● Directive: In the records below, switch "burning brush" to "smoldering brush" and leave every other word unchanged.

● Data for this exercise:
******

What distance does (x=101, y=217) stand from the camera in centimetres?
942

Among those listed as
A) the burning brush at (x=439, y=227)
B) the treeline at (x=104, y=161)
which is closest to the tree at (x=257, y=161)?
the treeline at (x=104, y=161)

******

● Output for this exercise:
What distance does (x=101, y=217) stand from the camera in centimetres?
942

Among those listed as
A) the smoldering brush at (x=439, y=227)
B) the treeline at (x=104, y=161)
which is closest to the tree at (x=257, y=161)?
the treeline at (x=104, y=161)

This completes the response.